Why do we go to these contortions? Previous versions (<1.3.3) of cygwin
used to block when creating a child so that the child could copy the
parent's cygheap. The problem with this was that when a cygwin process
invoked a non-cygwin child, it would block forever waiting for the child
to let it know that it was done copying the heap. That caused
understandable complaints from people who wanted to run non-cygwin
applications "in the background".
In Cygwin 1.3.3 (and presumably beyond) the location of the cygwin heap
has been fixed to be at the end of the cygwin1.dll address space.
Previously, we let the "OS" choose where to allocate the cygwin heap in
the initial cygwin process and attempted to use this same location in
subsequent cygwin processes started from this parent.
This was basically done to accomodate Windows XP, although there were
sporadic complaints of cygwin heap failures in other pathological
situations with both NT and 9x. In Windows XP, Microsoft made the
allocation of memory less deterministic. This is certainly their right.
Cygwin was previously relying on undocumented and "iffy" behavior before.
We're not exactly on completely firm ground now, though. We are assuming
that there is sufficient space after the cygwin DLL for the allocation
of the cygwin heap. So far this assumption has proved workable but there
is no guarantee that newer versions of Windows won't break this assumption
too.

BRIEF 1 -> Copy the part of the Cygwin heap passage that begins with the words containing "Why do we go" and ends with "cygwin1.dll address space.".

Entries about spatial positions
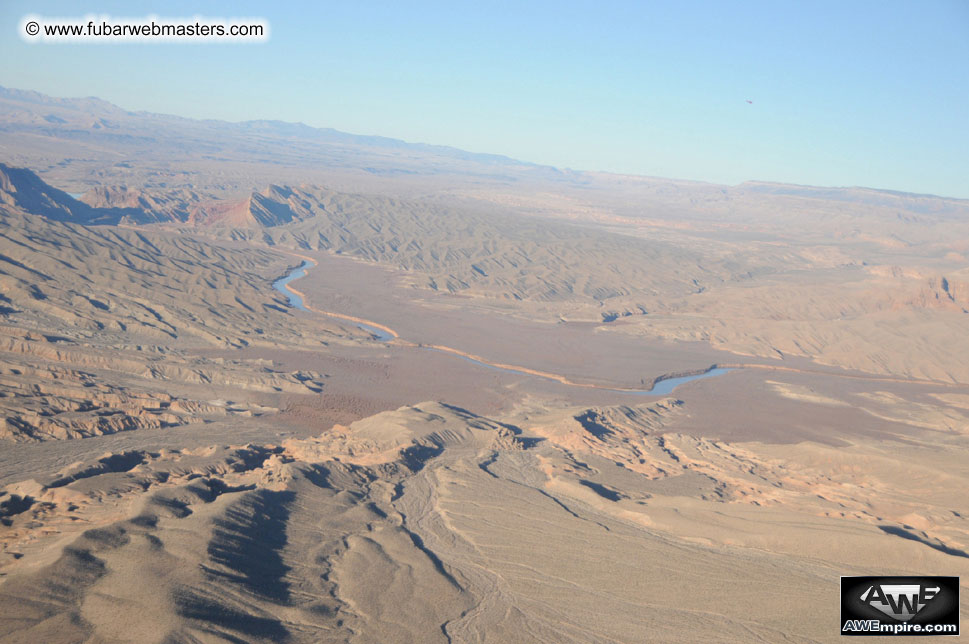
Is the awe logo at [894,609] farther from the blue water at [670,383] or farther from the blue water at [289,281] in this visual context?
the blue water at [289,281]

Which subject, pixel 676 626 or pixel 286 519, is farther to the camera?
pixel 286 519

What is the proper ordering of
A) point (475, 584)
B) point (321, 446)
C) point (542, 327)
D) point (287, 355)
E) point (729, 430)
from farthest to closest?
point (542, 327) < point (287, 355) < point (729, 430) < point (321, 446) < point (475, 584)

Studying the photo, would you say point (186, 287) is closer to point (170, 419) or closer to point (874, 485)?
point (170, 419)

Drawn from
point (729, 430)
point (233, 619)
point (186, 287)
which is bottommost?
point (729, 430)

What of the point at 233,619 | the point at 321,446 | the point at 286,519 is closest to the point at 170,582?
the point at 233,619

--

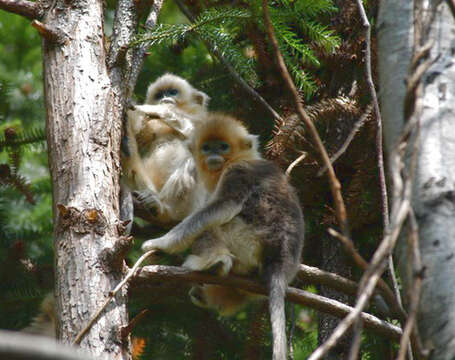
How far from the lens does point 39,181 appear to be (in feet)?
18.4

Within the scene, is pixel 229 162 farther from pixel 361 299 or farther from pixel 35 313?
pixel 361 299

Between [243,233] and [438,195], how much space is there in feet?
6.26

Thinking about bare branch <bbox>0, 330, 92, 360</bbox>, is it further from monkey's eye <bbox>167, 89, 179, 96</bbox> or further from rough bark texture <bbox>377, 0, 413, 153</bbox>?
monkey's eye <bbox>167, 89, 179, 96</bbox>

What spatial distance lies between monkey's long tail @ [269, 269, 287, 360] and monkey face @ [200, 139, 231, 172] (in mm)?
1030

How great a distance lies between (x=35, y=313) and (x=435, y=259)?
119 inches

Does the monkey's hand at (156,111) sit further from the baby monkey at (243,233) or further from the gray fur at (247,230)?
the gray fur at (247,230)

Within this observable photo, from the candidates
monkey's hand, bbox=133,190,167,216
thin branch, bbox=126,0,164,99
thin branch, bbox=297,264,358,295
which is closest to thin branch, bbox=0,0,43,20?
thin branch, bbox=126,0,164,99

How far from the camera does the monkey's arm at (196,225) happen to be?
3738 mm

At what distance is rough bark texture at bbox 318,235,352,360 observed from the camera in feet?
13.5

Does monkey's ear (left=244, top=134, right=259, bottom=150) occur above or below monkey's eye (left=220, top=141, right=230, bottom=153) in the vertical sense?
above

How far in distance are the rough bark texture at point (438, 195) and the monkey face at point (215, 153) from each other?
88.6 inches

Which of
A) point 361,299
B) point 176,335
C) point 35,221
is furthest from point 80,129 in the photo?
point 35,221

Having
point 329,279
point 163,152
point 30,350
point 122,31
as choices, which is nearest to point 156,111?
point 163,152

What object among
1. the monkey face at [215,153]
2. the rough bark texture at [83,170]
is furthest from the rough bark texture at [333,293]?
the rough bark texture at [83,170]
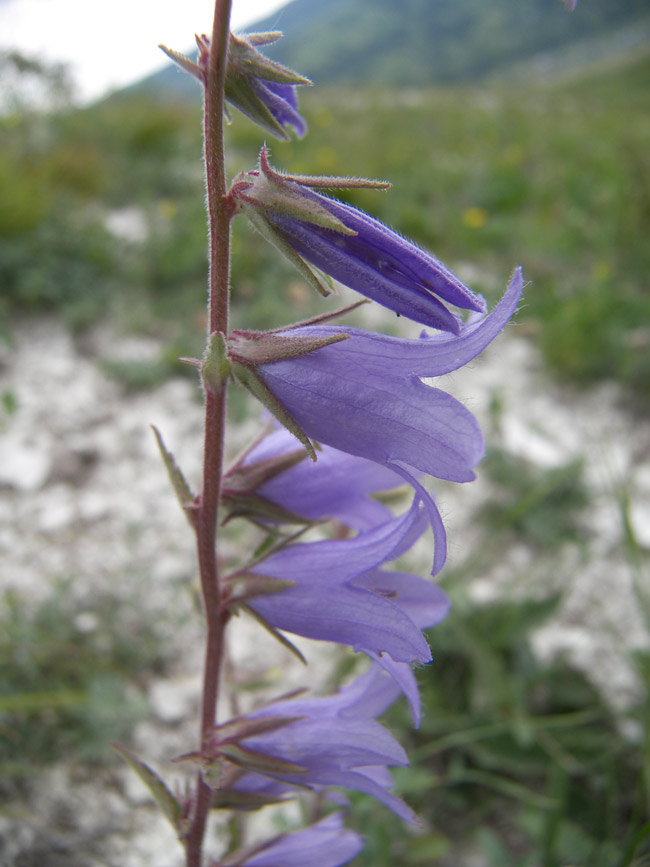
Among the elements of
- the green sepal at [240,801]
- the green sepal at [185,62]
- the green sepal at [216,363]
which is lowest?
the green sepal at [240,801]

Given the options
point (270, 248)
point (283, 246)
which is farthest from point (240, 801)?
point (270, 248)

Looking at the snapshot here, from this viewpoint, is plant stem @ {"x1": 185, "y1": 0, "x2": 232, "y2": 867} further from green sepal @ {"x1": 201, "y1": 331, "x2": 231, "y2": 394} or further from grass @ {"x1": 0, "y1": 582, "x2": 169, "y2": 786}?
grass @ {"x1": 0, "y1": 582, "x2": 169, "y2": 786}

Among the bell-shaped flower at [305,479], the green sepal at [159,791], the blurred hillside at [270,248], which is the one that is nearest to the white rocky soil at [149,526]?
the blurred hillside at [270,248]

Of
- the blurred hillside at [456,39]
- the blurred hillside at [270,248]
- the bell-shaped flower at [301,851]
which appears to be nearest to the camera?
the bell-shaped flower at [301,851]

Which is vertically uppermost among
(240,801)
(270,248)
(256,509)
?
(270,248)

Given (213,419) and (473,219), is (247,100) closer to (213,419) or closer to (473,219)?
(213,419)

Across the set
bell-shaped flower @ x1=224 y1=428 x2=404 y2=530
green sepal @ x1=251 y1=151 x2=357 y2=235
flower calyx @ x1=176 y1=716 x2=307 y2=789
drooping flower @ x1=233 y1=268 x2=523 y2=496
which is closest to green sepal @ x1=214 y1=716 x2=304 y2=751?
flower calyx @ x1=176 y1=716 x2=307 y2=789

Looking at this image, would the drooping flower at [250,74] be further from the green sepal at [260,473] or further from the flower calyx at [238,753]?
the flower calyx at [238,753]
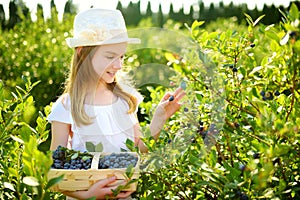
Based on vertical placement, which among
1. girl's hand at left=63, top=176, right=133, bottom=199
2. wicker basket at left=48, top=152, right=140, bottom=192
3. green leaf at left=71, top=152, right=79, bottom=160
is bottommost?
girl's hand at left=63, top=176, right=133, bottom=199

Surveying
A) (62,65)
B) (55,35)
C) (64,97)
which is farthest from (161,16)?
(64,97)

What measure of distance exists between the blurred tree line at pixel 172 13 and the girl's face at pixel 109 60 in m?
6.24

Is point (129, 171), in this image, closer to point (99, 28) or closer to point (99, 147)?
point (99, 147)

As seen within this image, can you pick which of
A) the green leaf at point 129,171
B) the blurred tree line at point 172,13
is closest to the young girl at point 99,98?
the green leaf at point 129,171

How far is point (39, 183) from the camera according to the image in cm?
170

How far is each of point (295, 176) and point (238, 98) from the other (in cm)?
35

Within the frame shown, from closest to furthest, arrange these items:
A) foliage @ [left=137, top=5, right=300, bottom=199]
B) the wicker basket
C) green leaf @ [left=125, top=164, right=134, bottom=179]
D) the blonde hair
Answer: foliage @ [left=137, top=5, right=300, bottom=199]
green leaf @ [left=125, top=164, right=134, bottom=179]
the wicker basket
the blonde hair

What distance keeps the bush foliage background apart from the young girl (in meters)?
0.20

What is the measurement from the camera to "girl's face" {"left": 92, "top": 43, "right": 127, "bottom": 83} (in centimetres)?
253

---

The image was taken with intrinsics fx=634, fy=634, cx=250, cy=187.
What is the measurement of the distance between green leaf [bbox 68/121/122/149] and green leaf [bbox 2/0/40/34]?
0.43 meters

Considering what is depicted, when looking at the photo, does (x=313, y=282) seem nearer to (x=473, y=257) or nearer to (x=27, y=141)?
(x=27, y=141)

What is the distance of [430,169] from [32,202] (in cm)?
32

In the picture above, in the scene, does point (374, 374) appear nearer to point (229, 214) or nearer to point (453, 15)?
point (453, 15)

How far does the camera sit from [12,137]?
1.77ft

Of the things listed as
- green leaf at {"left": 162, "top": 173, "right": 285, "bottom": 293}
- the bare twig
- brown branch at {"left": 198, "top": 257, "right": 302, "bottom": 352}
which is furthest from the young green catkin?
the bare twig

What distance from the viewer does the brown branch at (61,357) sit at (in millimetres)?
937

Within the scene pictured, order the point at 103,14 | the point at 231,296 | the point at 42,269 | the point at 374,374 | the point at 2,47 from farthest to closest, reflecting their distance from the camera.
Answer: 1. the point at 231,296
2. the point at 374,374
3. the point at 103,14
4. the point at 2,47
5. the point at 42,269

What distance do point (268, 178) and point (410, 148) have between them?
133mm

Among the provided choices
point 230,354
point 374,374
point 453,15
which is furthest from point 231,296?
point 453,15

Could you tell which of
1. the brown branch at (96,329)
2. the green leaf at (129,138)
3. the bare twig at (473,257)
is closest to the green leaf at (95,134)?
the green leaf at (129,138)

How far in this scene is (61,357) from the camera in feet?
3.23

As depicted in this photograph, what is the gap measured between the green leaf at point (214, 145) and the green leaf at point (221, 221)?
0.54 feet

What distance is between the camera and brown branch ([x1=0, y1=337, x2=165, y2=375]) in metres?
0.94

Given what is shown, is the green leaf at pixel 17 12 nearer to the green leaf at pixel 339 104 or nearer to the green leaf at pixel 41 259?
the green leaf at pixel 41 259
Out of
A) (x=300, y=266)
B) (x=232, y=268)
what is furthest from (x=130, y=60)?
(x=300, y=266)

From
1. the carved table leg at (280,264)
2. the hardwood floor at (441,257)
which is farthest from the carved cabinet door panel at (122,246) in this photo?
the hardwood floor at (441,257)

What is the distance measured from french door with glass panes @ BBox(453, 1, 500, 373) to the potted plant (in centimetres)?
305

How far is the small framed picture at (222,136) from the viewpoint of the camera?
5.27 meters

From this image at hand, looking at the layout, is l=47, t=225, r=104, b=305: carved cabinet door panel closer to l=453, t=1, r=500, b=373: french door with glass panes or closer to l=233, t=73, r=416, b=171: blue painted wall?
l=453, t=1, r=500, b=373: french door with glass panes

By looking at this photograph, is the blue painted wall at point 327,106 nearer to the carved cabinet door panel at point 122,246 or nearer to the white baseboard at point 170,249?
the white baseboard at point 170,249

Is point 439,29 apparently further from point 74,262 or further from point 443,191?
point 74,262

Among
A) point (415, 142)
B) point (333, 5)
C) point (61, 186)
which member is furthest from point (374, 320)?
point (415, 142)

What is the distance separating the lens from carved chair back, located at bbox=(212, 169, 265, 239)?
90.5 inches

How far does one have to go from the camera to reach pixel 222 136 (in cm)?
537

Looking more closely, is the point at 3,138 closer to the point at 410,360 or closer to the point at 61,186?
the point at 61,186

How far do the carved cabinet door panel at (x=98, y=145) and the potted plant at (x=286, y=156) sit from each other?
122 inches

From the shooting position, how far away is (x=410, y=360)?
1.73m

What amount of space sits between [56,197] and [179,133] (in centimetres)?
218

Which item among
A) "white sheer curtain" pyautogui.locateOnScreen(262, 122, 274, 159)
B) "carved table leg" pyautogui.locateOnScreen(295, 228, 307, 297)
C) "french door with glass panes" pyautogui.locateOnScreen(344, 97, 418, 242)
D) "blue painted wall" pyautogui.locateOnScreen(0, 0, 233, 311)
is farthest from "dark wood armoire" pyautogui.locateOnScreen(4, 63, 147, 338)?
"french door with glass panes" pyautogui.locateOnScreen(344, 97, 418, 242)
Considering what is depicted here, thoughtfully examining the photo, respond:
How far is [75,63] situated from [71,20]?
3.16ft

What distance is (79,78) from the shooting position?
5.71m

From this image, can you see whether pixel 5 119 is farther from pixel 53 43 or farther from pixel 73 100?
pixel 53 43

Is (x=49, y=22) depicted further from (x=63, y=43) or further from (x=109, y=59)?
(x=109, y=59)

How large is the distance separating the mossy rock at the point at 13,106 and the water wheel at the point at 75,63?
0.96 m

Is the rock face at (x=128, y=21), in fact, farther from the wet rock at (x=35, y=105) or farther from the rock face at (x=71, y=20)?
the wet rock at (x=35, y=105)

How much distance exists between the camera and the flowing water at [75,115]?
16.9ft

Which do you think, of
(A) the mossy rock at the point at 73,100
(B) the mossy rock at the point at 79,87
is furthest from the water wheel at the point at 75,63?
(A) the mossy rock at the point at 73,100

BRIEF 2 -> Collect every line of the entries that contains the word "drooping", matching its case exactly.

SOLUTION 1 ->
Why do we go to these contortions? Previous versions (<1.3.3) of cygwin
used to block when creating a child so that the child could copy the
parent's cygheap. The problem with this was that when a cygwin process
invoked a non-cygwin child, it would block forever waiting for the child
to let it know that it was done copying the heap. That caused
understandable complaints from people who wanted to run non-cygwin
applications "in the background".
In Cygwin 1.3.3 (and presumably beyond) the location of the cygwin heap
has been fixed to be at the end of the cygwin1.dll address space.

SOLUTION 2 ->
drooping flower @ x1=233 y1=268 x2=523 y2=496
Looking at this image, would the drooping flower at [250,74] be further from the green sepal at [260,473] or further from the flower calyx at [238,753]?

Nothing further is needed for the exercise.